The individual story lines of each character weave through the other’s stories in unexpected ways. To me, it was fun to try and figure out where their lives all fit together. It is the type of story where I’m unsure exactly what is going on, and am constantly surprised by what happens next.

This book is neither a straight-forward dystopia nor utopia. I think most of the characters are living in the space between the two concepts. It is a world where medical care is supplied via nanotechnology that everyone is connected to. Everything from pain medication to instructions for how to re-grow nerve cells can be downloaded. Physical suffering can be quickly alleviated, severe injuries can be repaired without surgery.

At the same time, there are economically disadvantaged people who are working as Pharmers – a job that is heroic and horrific at the same time. The Pharmers use their own bodies to grow extra parts for people who need them. This can help save, or vastly improve, the lives of the people who receive, but is a torturous nightmare for the person whom the extra parts are harvested from. They become a futuristic version of Frankenstein’s monster.

The nanotechnology system that distributes medical care is obviously a life-saving tool, but it comes with some problems.

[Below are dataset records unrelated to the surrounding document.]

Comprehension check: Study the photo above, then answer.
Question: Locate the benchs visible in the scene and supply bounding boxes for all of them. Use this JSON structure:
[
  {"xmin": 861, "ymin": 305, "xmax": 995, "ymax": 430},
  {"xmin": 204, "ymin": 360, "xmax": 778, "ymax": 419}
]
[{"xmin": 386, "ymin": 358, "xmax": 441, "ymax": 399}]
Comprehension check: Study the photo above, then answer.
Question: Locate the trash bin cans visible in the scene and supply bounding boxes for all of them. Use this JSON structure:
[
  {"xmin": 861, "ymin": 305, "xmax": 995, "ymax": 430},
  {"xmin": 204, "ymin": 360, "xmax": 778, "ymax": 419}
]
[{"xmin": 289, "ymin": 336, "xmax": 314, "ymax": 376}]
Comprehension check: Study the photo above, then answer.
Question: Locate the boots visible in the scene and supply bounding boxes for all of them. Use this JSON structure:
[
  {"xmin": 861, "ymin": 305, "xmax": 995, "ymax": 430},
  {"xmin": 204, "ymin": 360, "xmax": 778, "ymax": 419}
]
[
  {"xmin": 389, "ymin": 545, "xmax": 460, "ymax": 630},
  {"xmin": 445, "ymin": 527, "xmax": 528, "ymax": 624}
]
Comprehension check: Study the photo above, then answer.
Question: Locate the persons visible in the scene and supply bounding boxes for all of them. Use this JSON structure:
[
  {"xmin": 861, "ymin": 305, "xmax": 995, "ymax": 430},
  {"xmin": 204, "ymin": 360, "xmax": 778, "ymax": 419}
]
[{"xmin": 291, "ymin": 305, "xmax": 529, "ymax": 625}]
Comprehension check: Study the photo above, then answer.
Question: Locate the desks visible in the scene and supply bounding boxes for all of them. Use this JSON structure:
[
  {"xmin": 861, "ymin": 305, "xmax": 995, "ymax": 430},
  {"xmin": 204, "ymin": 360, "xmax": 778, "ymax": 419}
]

There are people who hack the system for the purpose of taking control over other people’s bodies and minds. Sometimes, this is done to provide entertainment at secret night clubs for bored young adults who volunteer to be temporarily made into a “puppet”. The same technique can also be used to hack unwilling people – who drift into strange life patterns and lose the ability to do anything beyond what their program prescribes.

Interestingly, there are some young people who ask to be hacked because they have completely lost confidence in their own abilities to make good life choices. A talented hacker can make them say the right thing at the right time, and give them all the social tools they lack. They choose to be run by a program, even though the experience can be unsettling, because they think it is their only way for them to have a successful life. I can see where this would be appealing to many people.

It is details like that that keep me thinking about Blueprints of the Afterlife long after I’ve finished reading it. I love books that make me mentally continue to run around in the “universe” that the author created.